Ok so its very simple i have a text file okay which has four columns like below:
column1 column2 column3 column4
16 jan 1994 _alia1 22 chennai
17 jan 1994 _alia2 22 chennai
18 jan 1994 _alia3 22 chennai
19 jan 1994 _alia4 22 chennai
and from this file i want to remove that one space which is coming in name and move it to another file which is an excel sheet so that it comes like below:
column1 column2 column3 column4
16 jan 1994 alia1 22 chennai
17 jan 1994 alia2 22 chennai
18 jan 1994 alia3 22 chennai
19 jan 1994 alia4 22 chennai
---------- Post updated at 10:23 AM ---------- Previous update was at 08:11 AM ----------
can we do this?? please reply i need help with this
First, let me be very clear: If you have a text file, feeding it through awk , grep , sed , and/or tr is not going to magically convert that text file into the proprietary format of a Microsoft Excel Spreadsheet!
If you have the text file you have shown us in post #12 in this thread, you can create the output you say you want in that post as a text file using the command:
sorry for the confusion and the mess created by me.
I have only the xls file which has this data
column1 column2 column3 column4
16 jan 1994 _alia1 22 chennai
17 jan 1994 _alia2 22 chennai
18 jan 1994 _alia3 22 chennai
19 jan 1994 _alia4 22 chennai
Underscores means spaces. so there is only one leading space before the data in column 2 and the position of the space is shown above.
and i want to remove space from the second column to make it look like below:
column1 column2 column3 column4
16 jan 1994 alia1 22 chennai
17 jan 1994 alia2 22 chennai
18 jan 1994 alia3 22 chennai
19 jan 1994 alia4 22 chennai
NO! What you have shown us is a text file not a binary Microsoft Excel spreadsheet file. An underscore and a space are very different characters. If you are saying that you have converted a space to an underscore to indicate which one of the nine spaces between 1994 and alia is to be deleted; I say it doesn't matter whether you delete the 2nd of those nine spaces (which the sed script I provided does) or the 9th of those nine spaces. Either way, you get the output you requested (as long as the input you showed us above is an accurate representation of the text file you have as an input file). Did you try the sed command I suggested, or have you determined by looking at it that it won't do what you want?

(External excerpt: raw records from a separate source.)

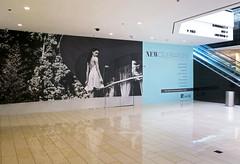 Glendale Galleria Barricade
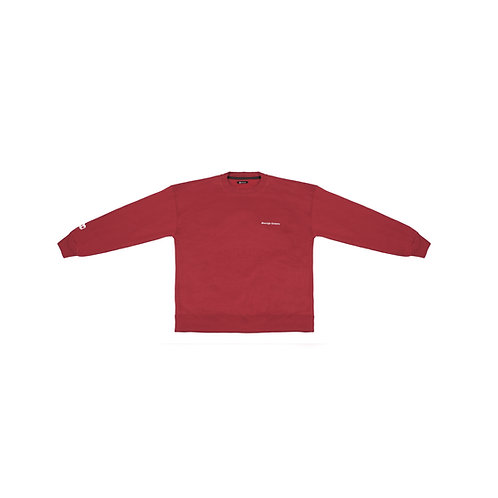 Homie´s sweater red wine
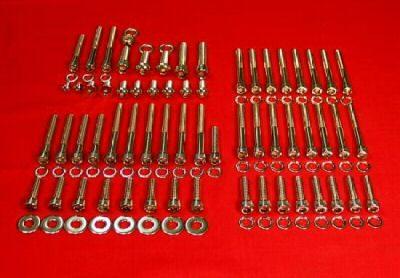 1991-2003 Sportster Show Polished Allen Bolt Engine Kit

Please try it before deciding it won't work. The sed script I suggested produces exactly the output you said you want when I run it!
I tried your code it doesn't work for me..
and i have a excel file with .xls extension. I am doing all the data processing in text file and finally transferring it to the xls file.
the xls file has that space.
Underscore is used to show the space its not the actual underscore.. I have used it to show the space,the leading space.
Again (see post#9): How would you propose to distinguish that space from the one(s) before? Are those spaces or <TAB>s?
If it is a REAL .xls file (which is hard to believe reading all the posts), we cannot work on it with text tools. You need to run EXCEL and remove that column's leading spaces (or maybe the perl excel module?).
Just calling a file "something.xls" does not make it a (binary) EXCEL file. What you provided above is producing text files, and in those you can't distinguish one space from the other, and removing the first of nine is as good as removing the last (as Don Cragun said). If his proposal doesn't fit your needs, I'm afraid you're out of luck.